GREENSBORO, NC (WGHP) – One of the greatest civil rights activists of our time began his leadership role in the Piedmont Triad at North Carolina A&T State University.

“The student sit-ins that started here in Greensboro created a dynamic that had been in place for far too long,” said Rev. Jesse Jackson.

Jackson came to North Carolina A&T that same year when four A&T students started a national movement by sitting at the Woolworth’s lunch counter in downtown Greensboro. He was the quarterback for the soccer team. Outside the field, he was an activist deeply involved in the civil rights movement.

“It came at a time when A&T was the center of student activism across the country,” he said.
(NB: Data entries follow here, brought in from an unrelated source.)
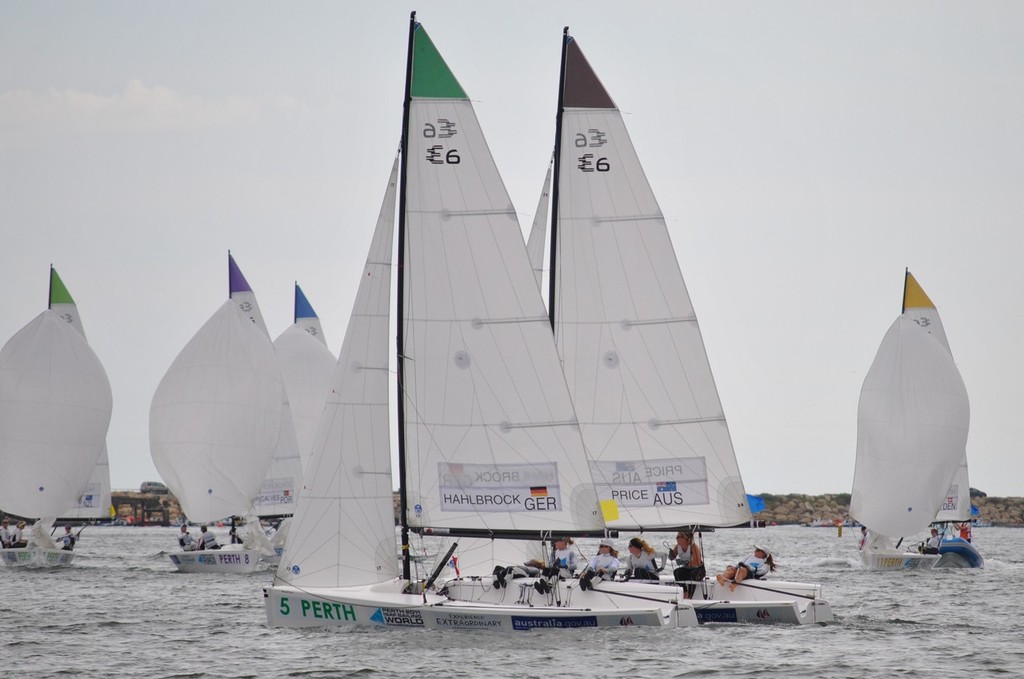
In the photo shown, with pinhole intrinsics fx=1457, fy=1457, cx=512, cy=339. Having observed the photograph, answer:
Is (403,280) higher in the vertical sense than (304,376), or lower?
lower

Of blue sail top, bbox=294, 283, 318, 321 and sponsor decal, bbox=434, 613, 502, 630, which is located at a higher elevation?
blue sail top, bbox=294, 283, 318, 321

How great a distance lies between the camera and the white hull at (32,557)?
54094 mm

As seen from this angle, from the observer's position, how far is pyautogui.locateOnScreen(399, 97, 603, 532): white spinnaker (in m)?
26.5

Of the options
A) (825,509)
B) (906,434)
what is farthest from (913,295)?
(825,509)

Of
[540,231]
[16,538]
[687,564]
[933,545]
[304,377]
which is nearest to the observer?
[687,564]

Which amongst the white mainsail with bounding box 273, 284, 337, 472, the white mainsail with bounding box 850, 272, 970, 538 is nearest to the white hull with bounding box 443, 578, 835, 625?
the white mainsail with bounding box 850, 272, 970, 538

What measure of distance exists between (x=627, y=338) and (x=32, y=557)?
104 feet

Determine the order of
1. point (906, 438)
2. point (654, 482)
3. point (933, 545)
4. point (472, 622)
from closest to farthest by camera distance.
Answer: point (472, 622) → point (654, 482) → point (906, 438) → point (933, 545)

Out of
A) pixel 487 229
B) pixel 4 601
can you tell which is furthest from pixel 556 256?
pixel 4 601

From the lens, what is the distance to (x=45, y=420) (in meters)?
54.8

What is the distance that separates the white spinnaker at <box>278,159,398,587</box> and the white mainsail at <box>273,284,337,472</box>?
35717 millimetres

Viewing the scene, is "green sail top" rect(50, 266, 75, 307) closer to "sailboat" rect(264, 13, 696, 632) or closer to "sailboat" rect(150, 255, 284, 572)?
"sailboat" rect(150, 255, 284, 572)

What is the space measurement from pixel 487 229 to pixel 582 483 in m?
4.96

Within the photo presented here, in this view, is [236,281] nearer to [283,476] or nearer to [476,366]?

He and his wife Jacqueline met here. They got married and started their family here. Since then, they have fought together for civil rights and racial equality. The university honored her with an honorary doctorate on Mother’s Day. During our time together, she reflected on the day she met famous author James Baldwin on campus.

“I was wondering how you were feeling about the progress of African Americans at the time,” she said. “I was so in love when he said the first thing we should understand is that we shouldn’t be so excited about our performance because we’ve been working hard for something owed us and whatever we were earned in our activism, we owed it anyway. So we shouldn’t be so excited, we should realize that we are part of humanity and the human family. And I’ve never forgotten that. “

Rev. Jackson says there is a political explosion pointing to the black mayors of Charlotte, Houston, Dallas and Montgomery, Alabama. But he says it’s not all sunshine and rainbows.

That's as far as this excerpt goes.